> [STUDY TEXT]:
..............................
The valuations paid on basic metrics for Woodruff Sawyer, as eye popping as they look, are less than what AJG paid for Assured Partners (AP).  AP is 3X the size of Woodruff rev wise tho.  The AP transaction plays a part because AJG raised cash by selling stock to pay $13.45B for AP.  AJG exercised an "over allotment" clause in the stock offering and received an extra $1.28B in early Jan '25.  

 

Either the purchase of Woodruff was all part of the plan or the amounts curiously align and AJG had an extra $1.2B laying around burning a hole in their pocket to buy Woodruff - either way - Insurance Brokerage acquisition valuations have been and continue to stay high.  There are other notable transactions where the valuations were richer than AP & Woodruff.  For example, AON paid $13.4B for NFP's $2.2B revenue in 2024 - worked out to 15X EBITDA.  AJG paid 14.3X and 13.6X (rough math) for AP & Woodruff respectively.
..............................
> [MATERIAL PROVIDED]:
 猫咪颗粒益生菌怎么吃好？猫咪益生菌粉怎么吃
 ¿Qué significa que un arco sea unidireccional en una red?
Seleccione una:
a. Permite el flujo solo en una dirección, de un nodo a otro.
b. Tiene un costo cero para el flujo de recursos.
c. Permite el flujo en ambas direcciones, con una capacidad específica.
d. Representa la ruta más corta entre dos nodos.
..............................
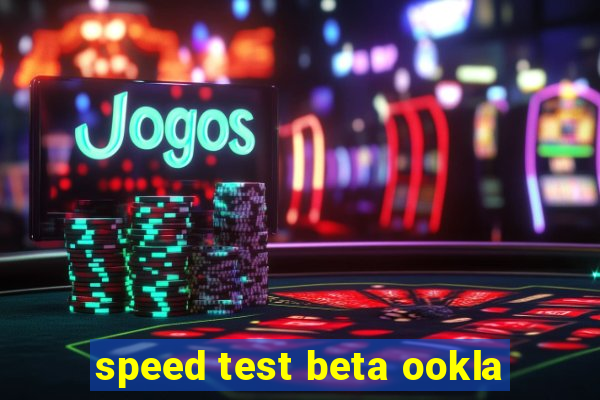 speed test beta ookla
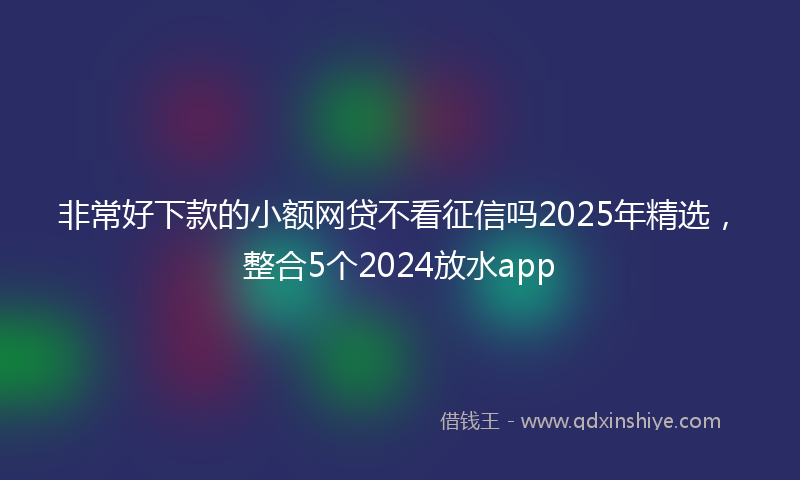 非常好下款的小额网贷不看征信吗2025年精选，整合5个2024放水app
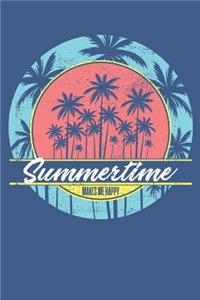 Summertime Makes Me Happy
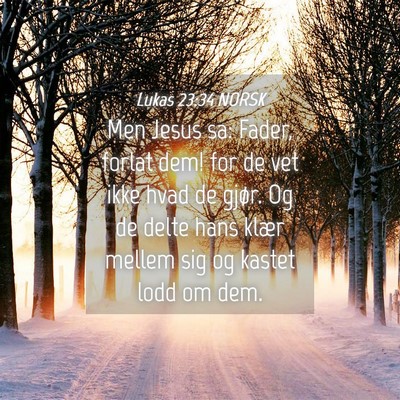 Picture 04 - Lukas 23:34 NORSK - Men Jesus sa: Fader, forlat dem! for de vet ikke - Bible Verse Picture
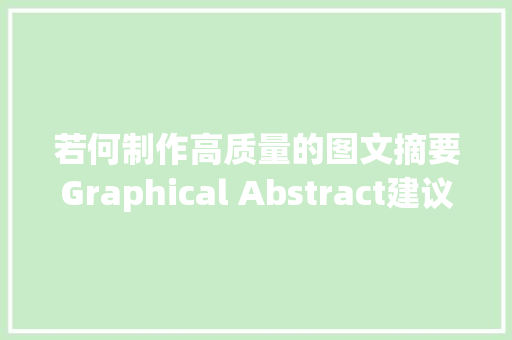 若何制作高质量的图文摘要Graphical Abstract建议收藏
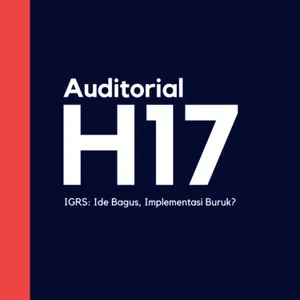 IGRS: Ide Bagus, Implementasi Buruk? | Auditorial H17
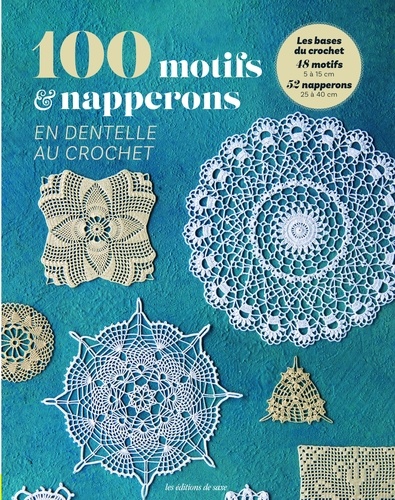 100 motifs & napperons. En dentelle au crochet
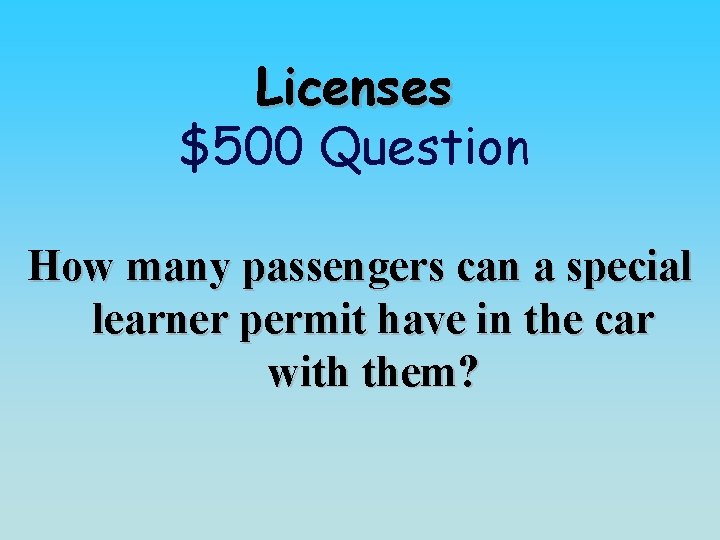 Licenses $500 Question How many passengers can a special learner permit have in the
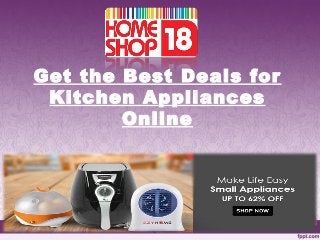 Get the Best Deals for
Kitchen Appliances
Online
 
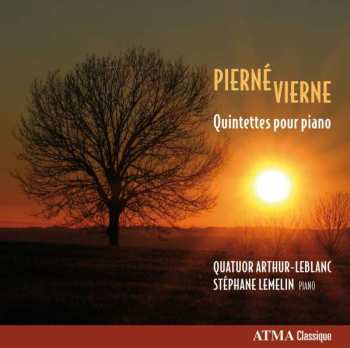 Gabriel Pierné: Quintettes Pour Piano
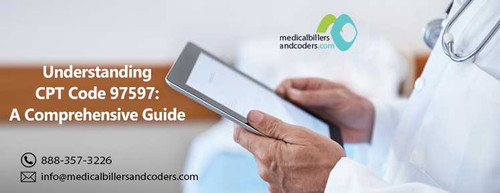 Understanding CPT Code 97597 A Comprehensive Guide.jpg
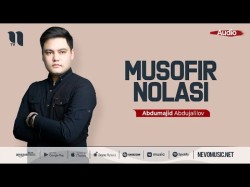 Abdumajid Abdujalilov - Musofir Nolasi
..............................
> [EXERCISE]:
Reproduce word for word the part of the insurance brokerage acquisitions text that opens with the words "Either the purchase" and closes with "AP & Woodruff respectively.".

> [EXERCISE OUTPUT]:
Either the purchase of Woodruff was all part of the plan or the amounts curiously align and AJG had an extra $1.2B laying around burning a hole in their pocket to buy Woodruff - either way - Insurance Brokerage acquisition valuations have been and continue to stay high.  There are other notable transactions where the valuations were richer than AP & Woodruff.  For example, AON paid $13.4B for NFP's $2.2B revenue in 2024 - worked out to 15X EBITDA.  AJG paid 14.3X and 13.6X (rough math) for AP & Woodruff respectively.